**作業内容:** 信心と母親の思い出をつづった文章を、最後の文のあとから書き継ぐ。

「なにをしているんですか?」
「お天道さまにお願いしているの」
「なにをお願いしているのですか?」
「無事に往生できるようにお願いしているの」
「ああ、それなら大丈夫ですよ」
「早くお迎えが来ないかなと思ってるけど、なかなかお迎えが来んのです」
訊けば、もう89才だそうです。「こんなに長生きするとは思わんかった」と言ってました。
私は、その姿をみて、この人はきっと幸せな最期を迎えるに違いないと思いました。こういう信心する気持というのは、私たちが久しく忘れたものですが、最近大事なことじゃないかなと思うようになりました。
昔、母親にも同じようなことを言った覚えがあります。病院に入院していた父親の病状が予断を許さない状態になったという連絡を受けて、九州に帰ったときのことです。その頃、我が家では、父親の病気だけでなく、ほかにも難問が山積していて、母親はそれをひとりで背負った格好になりひどく苦悩していました。
病院の廊下の長椅子にふたりで座って話をしていたときでした。母親は涙を流しながら、我が家にふりかかった深刻な問題とそれに苦悩する自分の胸の内を私に訴えていました。すると、「家庭の幸福は諸悪の根源である」などとうそぶいて、東京で好き勝手に生きているバカ息子は、「なにか宗教でも信仰したらいいんじゃないの」と母親に言ったのでした。

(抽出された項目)
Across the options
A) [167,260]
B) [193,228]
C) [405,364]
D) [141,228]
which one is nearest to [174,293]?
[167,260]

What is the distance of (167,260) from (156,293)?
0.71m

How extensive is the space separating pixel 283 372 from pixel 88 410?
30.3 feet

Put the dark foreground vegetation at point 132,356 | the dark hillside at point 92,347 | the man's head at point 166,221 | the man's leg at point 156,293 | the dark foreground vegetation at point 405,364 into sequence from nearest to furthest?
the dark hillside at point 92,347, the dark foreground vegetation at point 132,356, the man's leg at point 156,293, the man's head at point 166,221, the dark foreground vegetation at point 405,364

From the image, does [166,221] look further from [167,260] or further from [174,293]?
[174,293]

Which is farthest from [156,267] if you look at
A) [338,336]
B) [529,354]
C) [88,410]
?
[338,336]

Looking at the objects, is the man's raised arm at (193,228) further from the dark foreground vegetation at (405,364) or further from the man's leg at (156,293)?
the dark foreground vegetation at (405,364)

**本課題の解答:**
母親は「エッ」とびっくりしたような感じで顔をあげて、私を見ていました。まさか私の口からそんな言葉を聞くなんて思ってもみなかったのでしょう。でも、私は、母親の傷んだ心はもはや宗教でしか救えないような気がしたのです。今回の震災でもそうですが、私たちがもっている言葉は、まったく無力でとるに足らないものです。
みずからのはからいではもうどうにもならないことがあります。仏教では、ものごとを分別する知恵を身につけることで、逆に無明の闇をさまようことになると言います。小さな身体をさらにまるめて無心に手を合わせている老女こそ、「摂取不捨のご利益にあずけしめたまう」(「歎異抄」)存在なのでしょう。それに比べて、私のような欲心の多い人間は、さまざまな執着にしばられもがき苦しみながら死んでいくに違いないと思いました。